Disregarding the affidavit for publication there is nothing in the record in this case disclosing want of jurisdiction to enter the judgment complained of. The cases of People v. Mullan,65 Cal. 396 [4 P. 348], People v. Pearson, 76 Cal. 400
[18 P. 424], and People v. Greene, 74 Cal. 400 [5 Am. St. Rep. 448, 16 P. 197], are not controlling upon the questions here presented. In People v. Mullan it appears that the motion was based upon section 473 of the Code of Civil Procedure, while the cases of People v. Pearson
and People v. Greene went off on the theory that the affidavit of publication of summons was a part of the judgment-roll at the time that the decisions were rendered in those cases. Such, however, was not the case, and the later decision practically overrule the Pearson and Greene cases. The case of Rue v. Quinn, 137 Cal. 651 [66 P. 216,70 P. 732], cited by appellant, went off on the theory that the judgment was void upon its face. The appellant overlooks three cases which are decisive of every question here presented.

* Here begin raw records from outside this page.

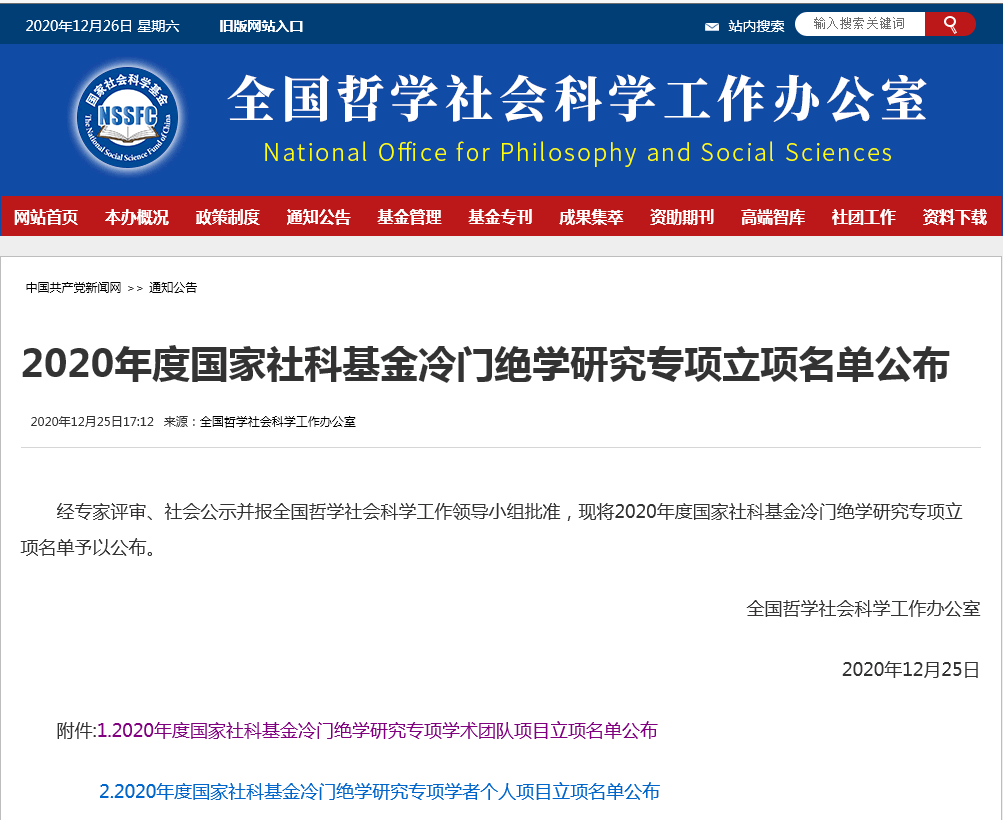 2020年12月26日 星期六　旧版网站入口　站内搜索　输入搜索关键词

国家社会科学基金 NSSFC The National Social Science Fund of China

全国哲学社会科学工作办公室
National Office for Philosophy and Social Sciences

网站首页　本办概况　政策制度　通知公告　基金管理　基金专刊　成果集萃　资助期刊　高端智库　社团工作　资料下载

中国共产党新闻网 >> 通知公告

2020年度国家社科基金冷门绝学研究专项立项名单公布

2020年12月25日17:12　来源：全国哲学社会科学工作办公室

经专家评审、社会公示并报全国哲学社会科学工作领导小组批准，现将2020年度国家社科基金冷门绝学研究专项立项名单予以公布。

全国哲学社会科学工作办公室

2020年12月25日

附件:1.2020年度国家社科基金冷门绝学研究专项学术团队项目立项名单公布

2.2020年度国家社科基金冷门绝学研究专项学者个人项目立项名单公布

In People v. Davis, 143 Cal. 673 [77 P. 651], dealing with a motion like that in the case at bar, the court said: "It is well settled that a court has no power to set aside or vacate on motion a judgment not void upon its face unless the motion is made within a reasonable time and it is definitely determined that such time will not extend beyond the limit fixed by section 473 of the Code of Civil Procedure, which in no case exceeds one year. It is also settled law that a judgment is not void upon its face unless its invalidity is apparent from an inspection of the judgment roll. . . . The effect of these well-settled rules is, that unless the invalidity of a judgment is apparent from an inspection of the judgment roll, the court rendering it has no power, in the absence of application made within the time specified in section 473 of the Code of Civil Procedure, to make any order vacating or setting aside such judgment, and the sole remedy of the aggrieved party who may not, in fact, have been served, is to be found in a new action, on the equity side of the court." It is further held in that case that under the provisions of section 670 of the Code of Civil Procedure, as it stood prior to 1895, neither the affidavits for publicaton of summons, nor the order for publcation of summons constituted any part of the judgment-roll under the law then in force, and cannot therefore be considered, notwithstanding the fact that they had been placed in the bill of exceptions. That case also holds that there is no merit in the contention that the record does not show the issuance of an alias summons for the purposes of publication.
[2] The cases of Lake v. Superior Court, 165 Cal. 182
[131 P. 371], and People v. Norris, 144 Cal. 422
[77 P. 998], show that proceedings such as we have here are collateral
attacks. Being a collateral attack, nothing appearing to the contrary, every act necessary to be taken by the trial court in order to obtain jurisdiction will be presumed to have been taken. (Hahn v. Kelly, 34 Cal. 391 [94 Am. Dec. 742].)
In Fletcher v. Superior Court of Sacramento County, 79 Cal.App. 468
[250 P. 195], this court had occasion to review practically all the California cases having to do with presumptions in favor of a judgment. A complete answer to every contention made by the appellant will be found in the cases ofHahn v. Kelly, supra, and Fletcher v. Superior Court,supra.
The order appealed from is affirmed.